Some of the individuals in question are accused of serious criminal offences ranging from embezzlement, murder, rape, fraud and forgery. One of them is a legislator convicted of fraud in a case involving theft of Ksh 297 million meant to purchase maize for the national grain reserves. Yet another, an incumbent governor, is accused of the murder of his alleged lover.
IEBC has defended its decision to clear such persons to run for elective office by arguing that the presumption of innocence is the constitutional right of anyone charged with a criminal offence. But how the electoral body went ahead to clear a person whose conviction is yet to be overturned by a court defies logic.
What if the conviction is upheld when the person is already in office? Wouldn’t it not make more sense to demand such a person clears their name first and thus spare voters and taxpayers the agony and expense of a by-election?

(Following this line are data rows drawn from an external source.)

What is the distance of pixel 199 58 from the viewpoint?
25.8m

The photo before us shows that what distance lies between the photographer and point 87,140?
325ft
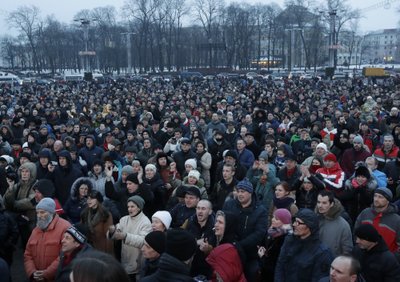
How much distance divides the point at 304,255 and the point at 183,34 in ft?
255

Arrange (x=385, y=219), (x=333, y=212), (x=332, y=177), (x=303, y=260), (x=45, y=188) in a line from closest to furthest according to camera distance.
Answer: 1. (x=303, y=260)
2. (x=333, y=212)
3. (x=385, y=219)
4. (x=45, y=188)
5. (x=332, y=177)

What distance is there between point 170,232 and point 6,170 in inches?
181

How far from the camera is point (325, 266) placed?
3.91 m

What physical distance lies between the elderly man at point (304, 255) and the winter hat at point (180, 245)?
1155 millimetres

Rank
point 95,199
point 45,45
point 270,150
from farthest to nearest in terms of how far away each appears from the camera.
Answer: point 45,45 < point 270,150 < point 95,199

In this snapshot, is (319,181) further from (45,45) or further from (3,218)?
(45,45)

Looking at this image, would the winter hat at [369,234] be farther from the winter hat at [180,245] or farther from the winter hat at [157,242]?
the winter hat at [157,242]

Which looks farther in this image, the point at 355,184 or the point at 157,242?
the point at 355,184

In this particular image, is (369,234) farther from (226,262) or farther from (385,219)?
(226,262)

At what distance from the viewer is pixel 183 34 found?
260 ft

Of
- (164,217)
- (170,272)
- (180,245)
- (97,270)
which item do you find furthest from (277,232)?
(97,270)

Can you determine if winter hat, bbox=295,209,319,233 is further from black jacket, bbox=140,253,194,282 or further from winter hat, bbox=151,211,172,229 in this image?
black jacket, bbox=140,253,194,282

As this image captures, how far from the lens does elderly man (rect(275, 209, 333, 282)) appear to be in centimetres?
393

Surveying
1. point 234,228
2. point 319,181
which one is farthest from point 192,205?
point 319,181
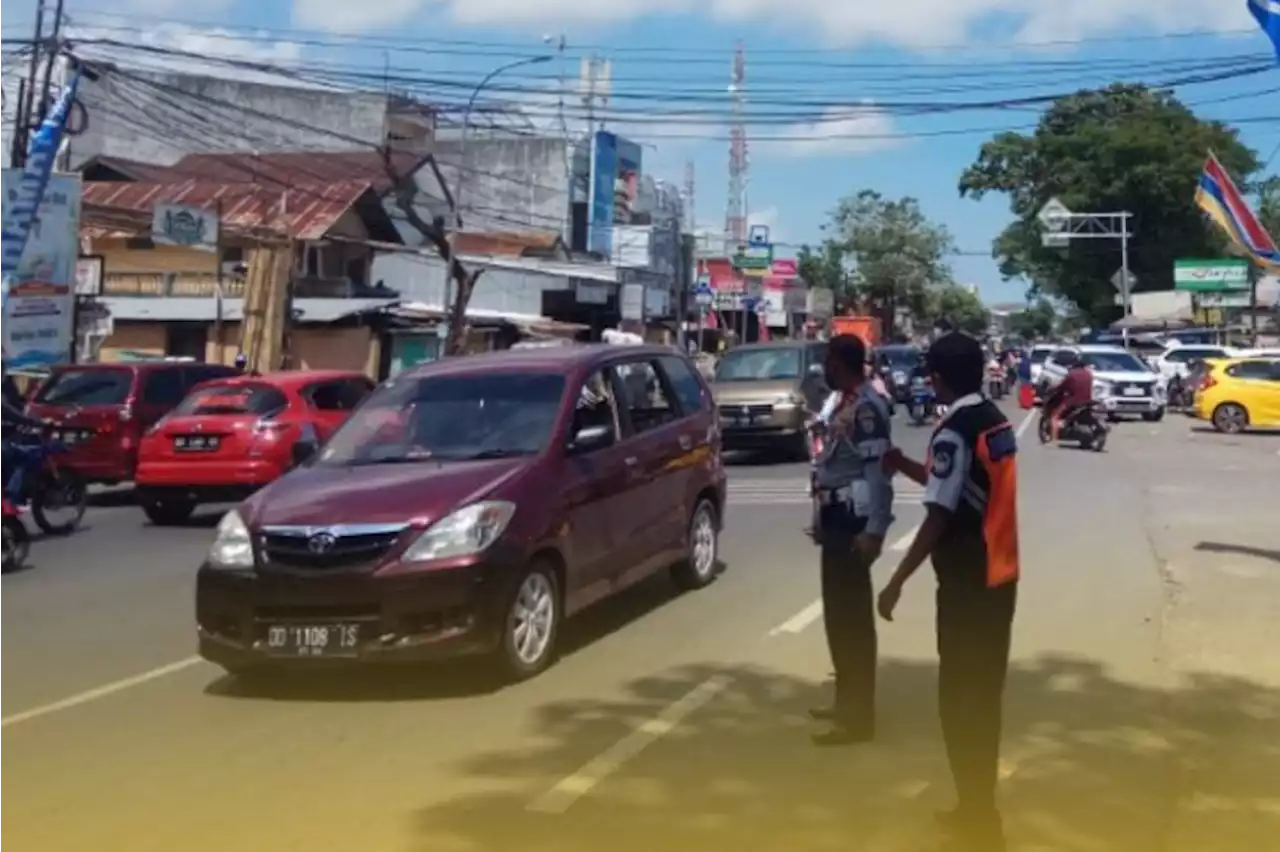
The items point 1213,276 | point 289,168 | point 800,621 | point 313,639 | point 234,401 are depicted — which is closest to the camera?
point 313,639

In the same vein, five former Homa Bay county officials were last month convicted of stealing Ksh 27 million from the county coffers. Incidentally, one of them had been cleared to contest for a county assembly seat. Again, there is something seriously wrong at IEBC if an individual found by a court as having a case to answer, one of the critical steps leading to a criminal conviction, can have his name printed on the ballot.
Such clear cut cases where the electoral agency would have invoked Chapter 6 against persons whose candidature was a risk of being nullified by operation of the law (conviction), but chose not to, also raise serious questions regarding the commitment of IEBC to ensuring the national values and principles espoused in Article 10 including integrity, transparency and accountability are honored.
IEBC’s role is not limited to ensuring a credible, free and fair election but also extends to making sure only persons of impeccable character are allowed to contest in elections. Only candidates who demonstrate the willingness to abide by the Constitution and Leadership and Integrity Act 2012, among other laws governing proper conduct and character of public and State officers, should be given the nod to contest elective office.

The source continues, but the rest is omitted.